## QUOTED TEXT:
[START]
# snorkleing rene?



## hondaforman06 (Jun 29, 2012)

i have a buddy with a 500 renegade and wants to snorkle it. is there anyway to do it ourshelf wth pvc? if someone has done it could you give me a list at peices and kinda explain how an where to run it please? thanks for any help


----------



## Crawfishie!! (Dec 9, 2009)

The room under the front cowl area is small as hell. Good luck trying to do it yourself. I attempted this on my '08 that I had. I was not able to make the pipe fit under there and bought a kit. I'm not saying it can't be done, just saying its probability going to be VERY difficult to do yourself. 
I have done SEVERAL snork kits on all different kinds of bikes. By far, this is the most difficult that I have encountered. I'd give it a level 9 in difficulty. 
My opinion, a $110 snork kit is worth more than spending money at lowes and not be able to return it then have to buy the snork kit anyway. Do what you think is best for YOU. 
Wish you luck man.


----------



## hondaforman06 (Jun 29, 2012)

yea when i looked at it i thought the same but i figured is ask anyway. thanks for the info.


----------



## jrpro130 (May 10, 2009)

I agree with crawfishie. I got a performance Atv snorkel kit for my 1000 renny. They don't make it for the 500 though. 

I really didn't like snorkel your Atv kits. Leaked and bad customer service...but I'm sure there's other kits out there


Should be wrenching instead of using TapaTalk


----------



## filthyredneck (Feb 10, 2010)

X3....better off with a kit. I also have the p-atv kit on mine. I tried the Mud Industries kit out first because of cost, and my best advice to you is DO NOT use that kit, it leaked in the belt box, and difficult to install due to poor fitment (required modification to the kit just to make it work).....and I'm no newbie to building/installing snorks, I usually build them myself.

"Killing Time Using Tapatalk 2"


----------



## Polaris425 (Dec 16, 2004)

^ P-ATV Seems to be the way to go. I've yet to hear anything bad about them. (Other than high prices) But you get what you pay for. 

You couldnt GIVE me 1 of the other 2 mentioned in here, well you could give it to me, but I'd drop it right in the trash b/c that's where it belongs. 

And I dont normally condone buying ANY kit period. However on these machines, it seems to be the best route.


----------



## filthyredneck (Feb 10, 2010)

Haha P, I literally had a hard time giving that M.I. kit away. Finally traded it for a cold dr pepper 
The guy was like dude are you serious? It was pretty funny. Lesson learned and alot of money wasted, but I'm happy now.
"Killing Time Using Tapatalk 2"


----------



## bruteman92 (Nov 19, 2011)

^^ lmao!! a cold dr pepper for a snorkle kit! i love it


----------



## filthyredneck (Feb 10, 2010)

lol yup. I told the guy he could have the kit and he said he didnt feel right about just taking it, since we were meeting at a store near my house I told him if he wanted to give me something then have me a cold dr pepper waiting when I got there.....his response: "DEAL!" (i had been trying to sell it with no luck, paid $175, but it was in the way in the barn)

"Killing Time Using Tapatalk 2"


----------
[END]
## SUPPLIED MATERIAL:
[START]
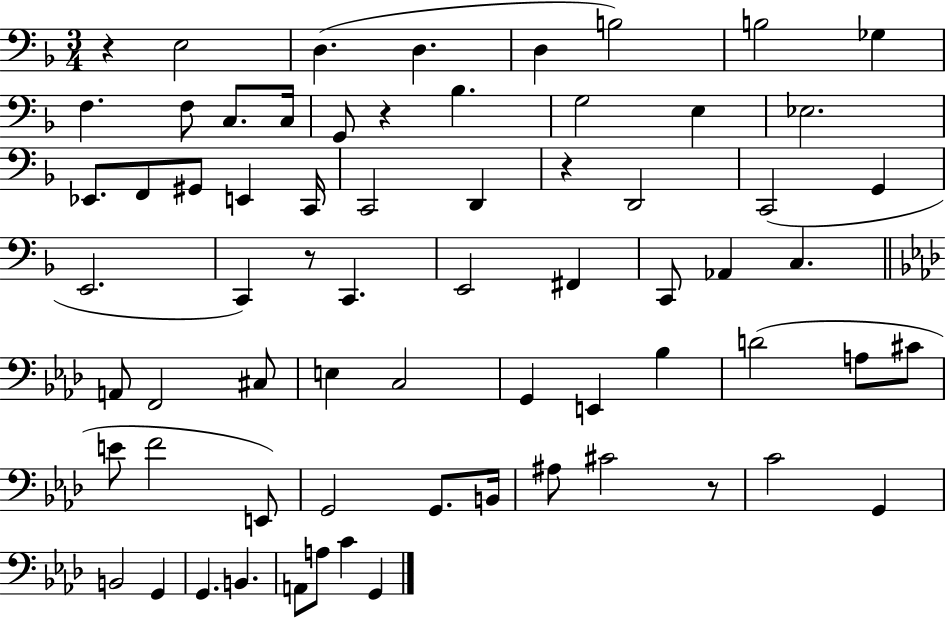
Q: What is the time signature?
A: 3/4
[END]
Retype word for word the part of the Renegade snorkel thread above, starting at "## Crawfishie!! (Dec" and ending at "to do yourself.".

## Crawfishie!! (Dec 9, 2009)

The room under the front cowl area is small as hell. Good luck trying to do it yourself. I attempted this on my '08 that I had. I was not able to make the pipe fit under there and bought a kit. I'm not saying it can't be done, just saying its probability going to be VERY difficult to do yourself.